[Date Prev][Date Next][Thread Prev][Thread Next][Date Index][Thread Index]

Re: [Condor-users] how to beef up the submit host ?



On Fri, 9 Jun 2006, Dr Ian C. Smith wrote:

<snip>
Question is: if we had the money to beef up the submit host
would it be worth going for a multi-processor (can schedd
work with multiple threads) ? Or would more memory be the
answer (memory usage seems OK at the moment though).

The schedd is single threaded so multi-processor won't really help, except in so far as it may mean that the schedd gets a whole processor all to itself and all the other processes run on the other processor(s).

More memory won't help you, either, in our experience.

Anyone have a handle on what hardware spec would cope with this
kind of thing - I know there are some big Condor installations
out there.

Basically, your problem is not hardware - you are running up against the limitations of the current schedd architecture. You may be able to tune your OS and Condor configuration to get better performance out of the schedd at this sort of load, but you are basically hitting a limitation of the current design.

We have been around this loop many, many times here, with many different configurations. Probably our biggest request of the Condor Team is to re-design the schedd. :)

I think that for large job queues you basically need multiple schedds - that can either be multiple submission points, or multiple schedds on the same machine (in which case a multi-processor machine would help).

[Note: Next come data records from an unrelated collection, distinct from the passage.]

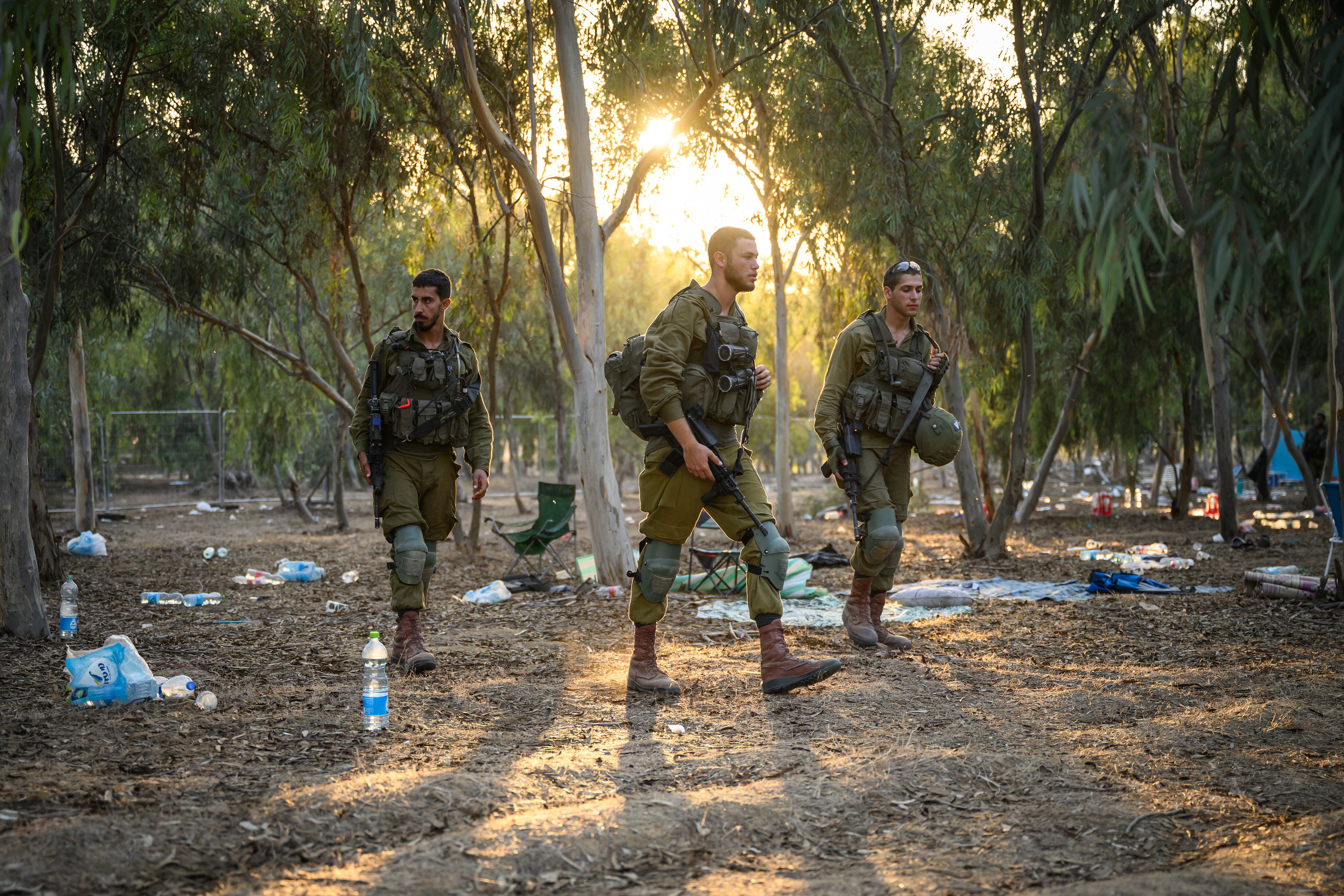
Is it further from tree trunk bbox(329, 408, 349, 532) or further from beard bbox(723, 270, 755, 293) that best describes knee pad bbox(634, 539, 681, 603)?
tree trunk bbox(329, 408, 349, 532)

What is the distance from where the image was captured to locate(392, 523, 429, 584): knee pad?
4879 millimetres

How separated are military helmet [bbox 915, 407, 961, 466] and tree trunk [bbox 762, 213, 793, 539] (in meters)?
7.49

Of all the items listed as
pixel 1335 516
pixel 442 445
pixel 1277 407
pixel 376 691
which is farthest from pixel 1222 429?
pixel 376 691

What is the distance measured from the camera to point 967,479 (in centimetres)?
1048

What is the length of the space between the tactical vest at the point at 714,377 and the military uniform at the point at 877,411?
892 millimetres

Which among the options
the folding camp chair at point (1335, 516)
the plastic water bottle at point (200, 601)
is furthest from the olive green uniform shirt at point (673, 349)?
the plastic water bottle at point (200, 601)

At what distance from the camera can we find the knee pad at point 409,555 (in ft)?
16.0

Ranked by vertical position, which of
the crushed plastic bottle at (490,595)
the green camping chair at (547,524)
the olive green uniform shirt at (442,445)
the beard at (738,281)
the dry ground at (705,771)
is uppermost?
the beard at (738,281)

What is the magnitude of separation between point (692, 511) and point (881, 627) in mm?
1849

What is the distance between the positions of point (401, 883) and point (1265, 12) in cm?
288

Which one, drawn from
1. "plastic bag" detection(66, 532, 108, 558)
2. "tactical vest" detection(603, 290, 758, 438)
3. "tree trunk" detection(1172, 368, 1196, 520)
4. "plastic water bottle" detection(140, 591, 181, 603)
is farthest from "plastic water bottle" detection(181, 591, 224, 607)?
"tree trunk" detection(1172, 368, 1196, 520)

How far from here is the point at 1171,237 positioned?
8.71m

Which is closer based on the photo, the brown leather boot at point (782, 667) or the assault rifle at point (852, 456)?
the brown leather boot at point (782, 667)

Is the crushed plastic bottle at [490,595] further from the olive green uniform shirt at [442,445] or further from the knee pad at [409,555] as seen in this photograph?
the knee pad at [409,555]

Alternatively, you can find ways of limiting the number of jobs in the queue (we wrap the condor_submit script and get aggresive with anyone who fools around to bypass that) - unfortunately Condor doesn't (at least it didn't - maybe this has been added in the very latest 6.7 release?) allow you to limit the number of jobs the schedd has in its queue. <sigh>

There are no easy answers for this one, I'm afraid.

	-- Bruce

--
Bruce Beckles,
e-Science Specialist,
University of Cambridge Computing Service.